TOWNSEND, Circuit Judge.

The merchandise in question is represented by 13 samples of ribbons, differing in quality and character, all of silk, or of which silk is the material of chief value. They were classified for duty as silk trimmings, under the provisions of paragraph 390 of the tariff act of 1897 (Act July 24, 1897, c. 11, § 1, Schedule E, 30 Stat. 187 [U. S. Comp. St. 1901, p. 1670]). The importers claim that they should be classified under paragraph 391 (30 Stat. 187 [U. S. Comp. St. 1901, p. 1670]) of said act as “manufactures of silk or of which silk is the component material of chief value, not specially provided for.”

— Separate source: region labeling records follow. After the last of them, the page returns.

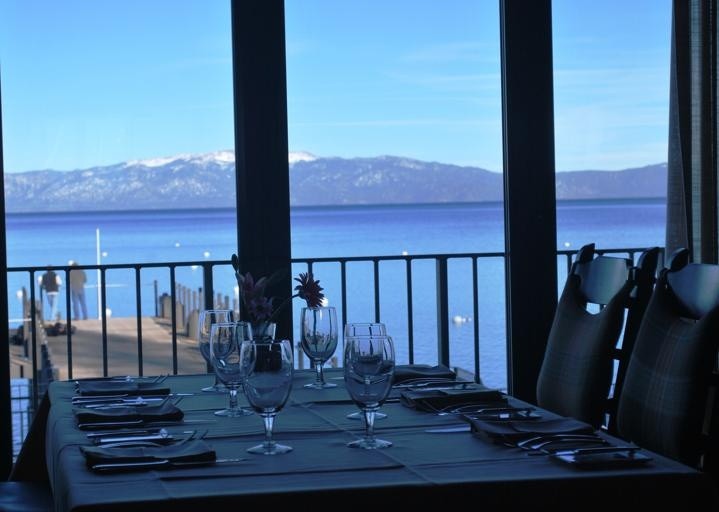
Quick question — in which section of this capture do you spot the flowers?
[231,252,326,336]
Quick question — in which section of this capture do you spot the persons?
[68,260,89,321]
[38,263,63,322]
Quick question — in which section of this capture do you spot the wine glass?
[342,335,396,451]
[239,337,294,454]
[210,321,258,418]
[300,306,339,389]
[197,309,236,393]
[342,322,389,420]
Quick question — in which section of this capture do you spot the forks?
[391,374,653,467]
[68,368,249,473]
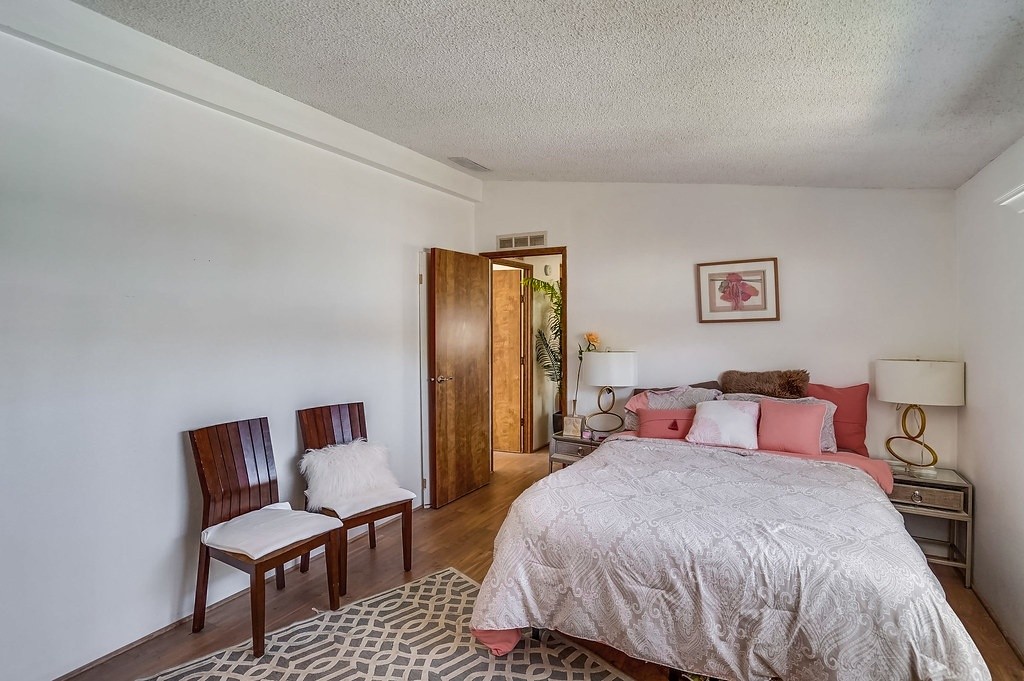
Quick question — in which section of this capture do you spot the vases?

The single question presented is whether these articles are in fact trimmings. The Board of Appraisers found that the ribbons were applied to a variety of uses, some of which were of the character of trimmings, while others — such as the use for tying bonbon boxes, and as drawing strings for underwear and in corsets, were not in the nature of trimmings. The board also found that, in most instances where used for trimming, they were cut, tied, and otherwise fashioned for their ultimate use. In these circumstances, I should feel inclined to follow the decision of Judge Wheeler in Robinson v. U. S. (C. C.) 121 Fed. 204, where it was held that such articles did not become trimmings until they were so fashioned as to be applied to the articles to be trimmed. The counsel for the United States contends, however, that Judge Wheeler’s opinion is contrary to the decisions of the Supreme Court of the United States in the Hat Trimmings Cases, and in support of said contention cites the following: Hartranft v. Langfelt, 125 U. S. 128, 8 Sup. Ct. 732, 31 L. Ed. 672; Robertson v. Edelhoff, 132 U. S. 614, 10 Sup. Ct. 186, 33 L. Ed. 477; Cadwalader v. Wanamaker, 149 U. S. 532, 13 Sup. Ct. 979, 983, 37 L. Ed. 837; Walker v. Seeberger, 149 U. S. 541, 13 Sup. Ct. 981, 37 L. Ed. 839; Hartranft v. Meyer, 149 U. S. 544, 13 Sup. Ct. 982, 983, 37 L. Ed. 840. It appears, however, that in each of these cases the question as to whether the articles were or were not trimmings was not decided by the court as a matter of law, but was left as a question of fact to be determined by the jury, and that, the jury having determined this question of fact, the court applied the law to such finding. In the present case the testimony establishes that the chief uses of these articles are not for trimming hats or dresses, and that they are not in fact or commercially within the class of goods known as trimmings. It further appears by a comparison of paragraph 339 (Schedule J, 30 Stat. 181 [U. S. Comp. St. 1901, p. 1662]) and paragraph 320 (Schedule I, 30 Stat. 179 [U. S. Comp. St. 1901, p. 1661]) of said act that Congress has made a distinction in the case of cotton goods between trimmings and ribbons. It also appears from the rulings of the Treasury Department that ribbons of the kind in question here have been uniformly held to be dutiable as manufactures of silk.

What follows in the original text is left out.